Information shown: Begin

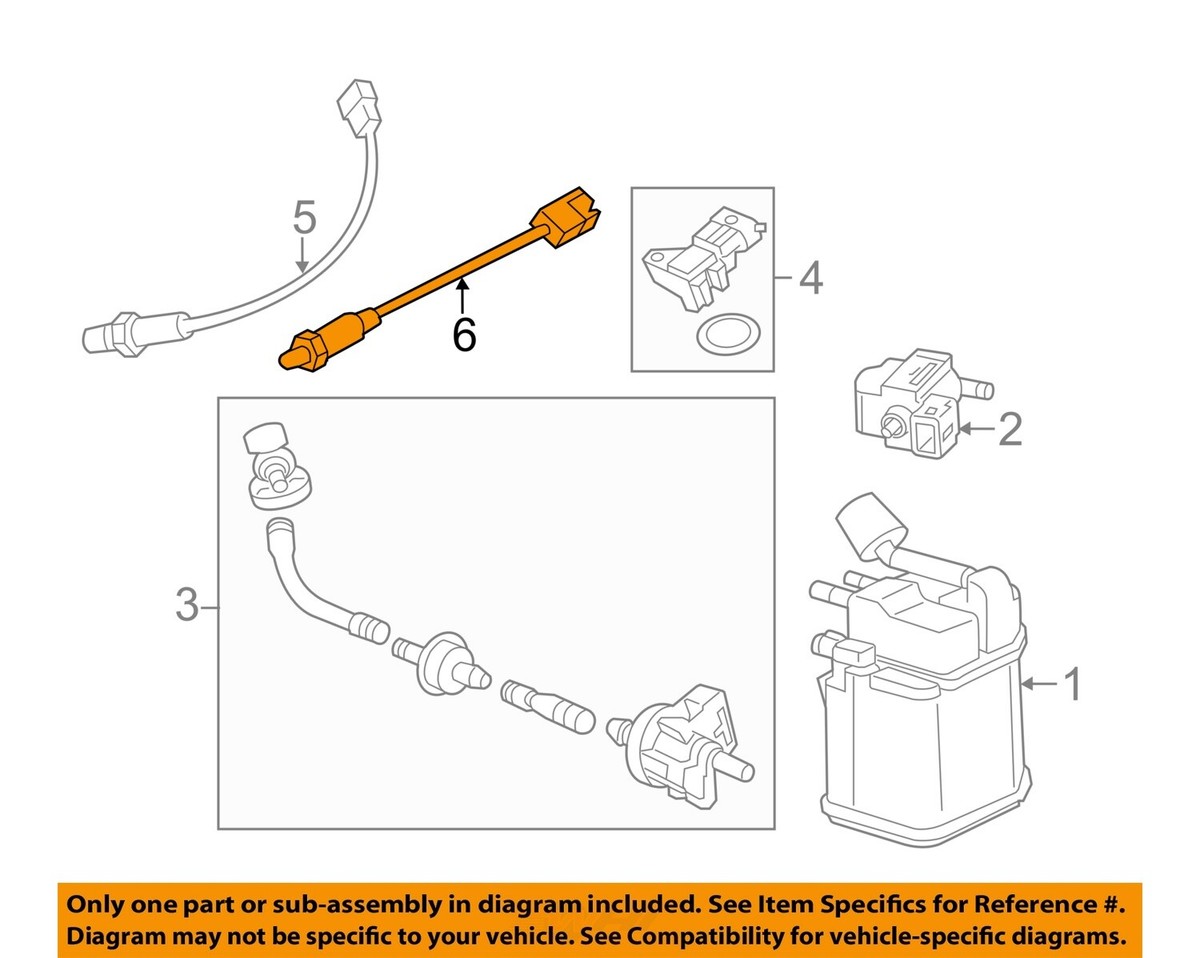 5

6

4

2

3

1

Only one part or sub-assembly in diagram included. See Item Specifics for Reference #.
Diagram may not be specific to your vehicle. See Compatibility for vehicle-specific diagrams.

Information shown: End
Information shown: Begin

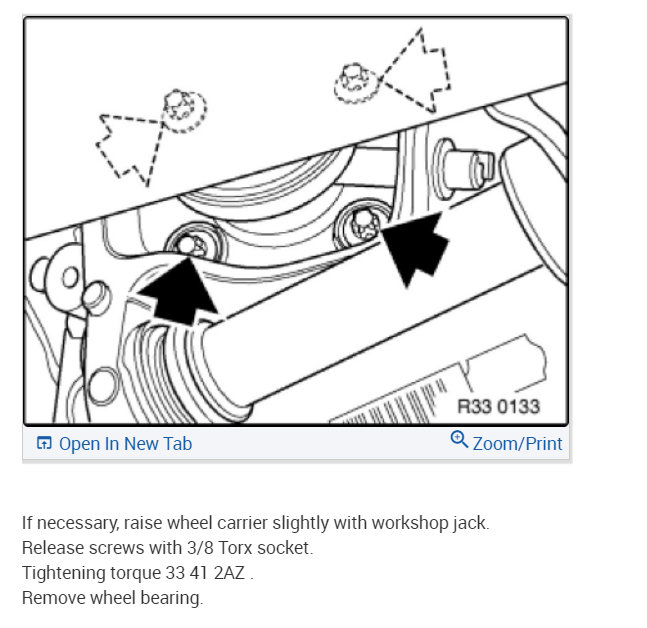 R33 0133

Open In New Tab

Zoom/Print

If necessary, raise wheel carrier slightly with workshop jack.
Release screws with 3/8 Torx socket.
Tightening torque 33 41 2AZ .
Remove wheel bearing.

Information shown: End

- [Instructions to follow]: Among the records above, repeat exactly the line with "If necessary, raise", the line with "Remove wheel bearing.", and every line in between, and only those.

- [Your solution]:
If necessary, raise wheel carrier slightly with workshop jack.
Release screws with 3/8 Torx socket.
Tightening torque 33 41 2AZ .
Remove wheel bearing.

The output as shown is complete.